Fragen für die Selbstuntersuchung der Brust

  • Haben sich Größe oder Form der Brust verändert?
  • Unterscheiden sich die Brüste deutlich voneinander?
  • Lassen sich Einziehungen, Falten oder Vorwölbungen erkennen?
  • Sind Rötungen oder Entzündungen zu sehen?
  • Ist das Gewebe an bestimmten Stellen verhärtet?
  • Ist eine Brustwarze eingezogen oder gerötet oder tritt Flüssigkeit aus?
  • Hast du Schmerzen im Bereich der Brust?
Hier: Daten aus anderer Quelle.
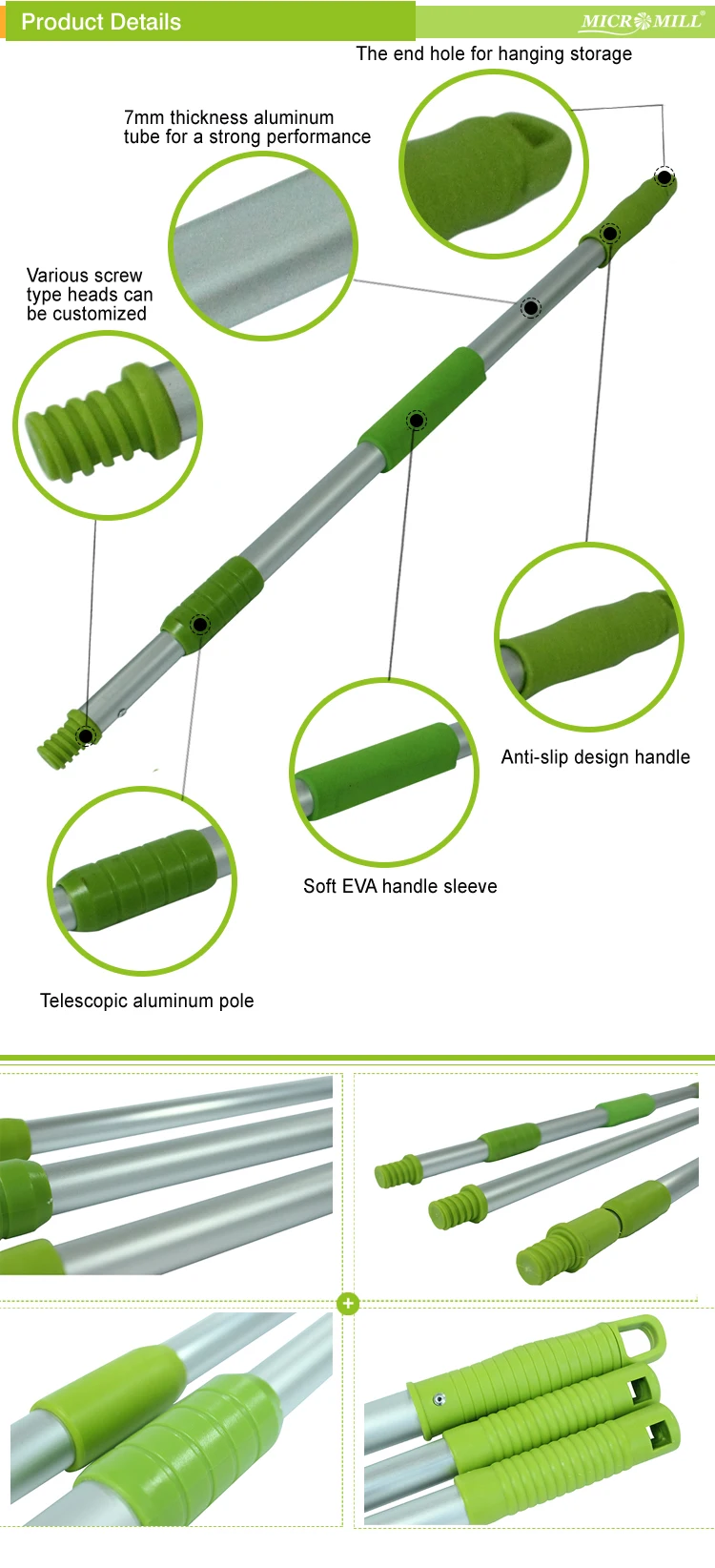 Product Details

MICROMILL®

The end hole for hanging storage

7mm thickness aluminum tube for a strong performance

Various screw type heads can be customized

Anti-slip design handle

Soft EVA handle sleeve

Telescopic aluminum pole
Fallen Veränderungen, Verdickungen oder Knoten beim Selbstabtasten im Stehen oder Liegen auf, sollten diese unbedingt von einem Arzt untersucht werden. Je früher Brustkrebs erkannt wird, desto höher ist die Heilungschance. Mehr über Untersuchungsmethoden, mögliche Symptome sowie alles Wichtige zur Diagnose und Prognose erfährst du hier.

Knoten in der Brust: Zyste, gutartiger Tumor oder Krebs?
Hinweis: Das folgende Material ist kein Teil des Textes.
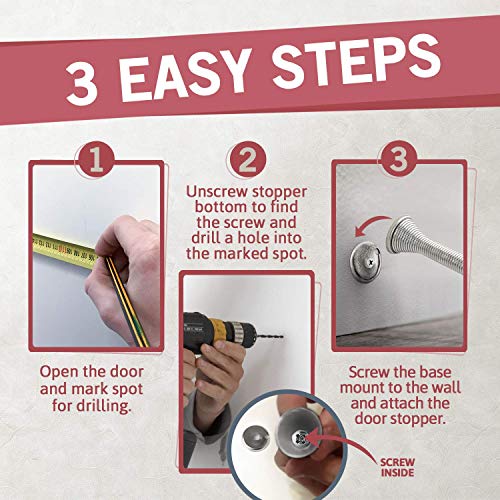 3 EASY STEPS

1

Open the door and mark spot for drilling.

2

Unscrew stopper bottom to find the screw and drill a hole into the marked spot.

SCREW INSIDE

3

Screw the base mount to the wall and attach the door stopper.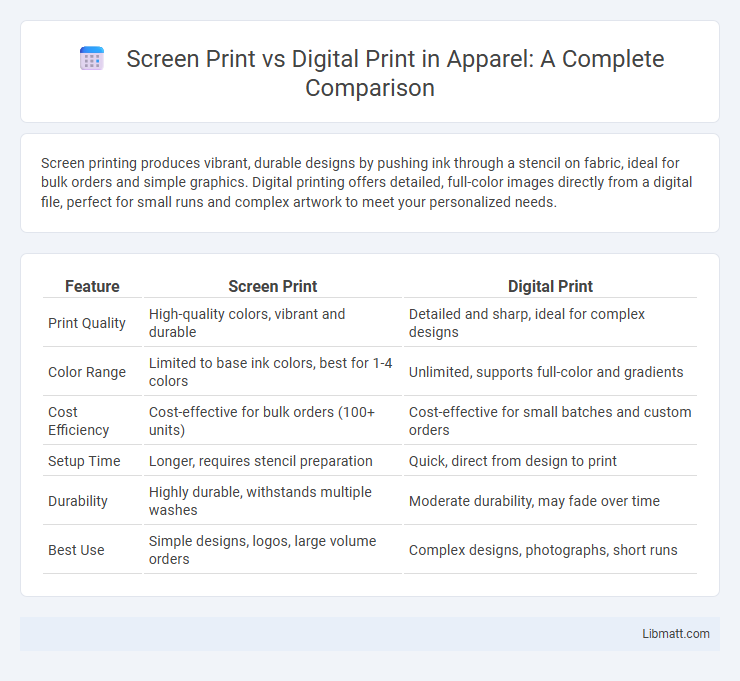 Screen Print vs Digital Print in Apparel: A Complete Comparison

Screen printing produces vibrant, durable designs by pushing ink through a stencil on fabric, ideal for bulk orders and simple graphics. Digital printing offers detailed, full-color images directly from a digital file, perfect for small runs and complex artwork to meet your personalized needs.

| Feature | Screen Print | Digital Print |
|---|---|---|
| Print Quality | High-quality colors, vibrant and durable | Detailed and sharp, ideal for complex designs |
| Color Range | Limited to base ink colors, best for 1-4 colors | Unlimited, supports full-color and gradients |
| Cost Efficiency | Cost-effective for bulk orders (100+ units) | Cost-effective for small batches and custom orders |
| Setup Time | Longer, requires stencil preparation | Quick, direct from design to print |
| Durability | Highly durable, withstands multiple washes | Moderate durability, may fade over time |
| Best Use | Simple designs, logos, large volume orders | Complex designs, photographs, short runs |

Libmatt.com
Bei den meisten tastbaren Veränderungen handelt es sich um eine Zyste in der Brust oder gutartige Tumoren, z. B. sogenannte Fibroadenome. Sie lassen sich klar vom umliegenden Gewebe abgrenzen und unter der Haut verschieben. Auf Druck reagieren Zysten, die mit Flüssigkeit gefüllt sind, zudem oft leicht schmerzempfindlich. Ist ein Knoten jedoch eher unscharf begrenzt, verhärtet und fühlt sich uneben an, liegt der Verdacht auf Brustkrebs schon näher. Befindet sich der Knubbel direkt unter der Haut, kann er sich auch durch sichtbare oder fühlbare Hautveränderungen bemerkbar machen. Weisen die Lymphknoten in der Achselhöhle eine fühlbare Veränderung auf, kann dies ein Anzeichen für Brustkrebs und einen sich ausbreitenden Tumor sein. Da jedoch auch Entzündungen diese Symptome verursachen können, ist für eine klare Diagnosestellung in jedem Fall ein Arztbesuch nötig. Stellt der Arzt Auffälligkeiten fest, folgt in der Regel ein bildgebendes Verfahren, wie die Mammographie, zur weiteren Abklärung.

Nicht jeder getastete Knoten bedeutet automatisch Brustkrebs; auch harmlose Zysten können die Ursache für eine Veränderung sein. Trotzdem sollte jeder tastbare Knoten in der Brust vom Gynäkologen abgeklärt werden.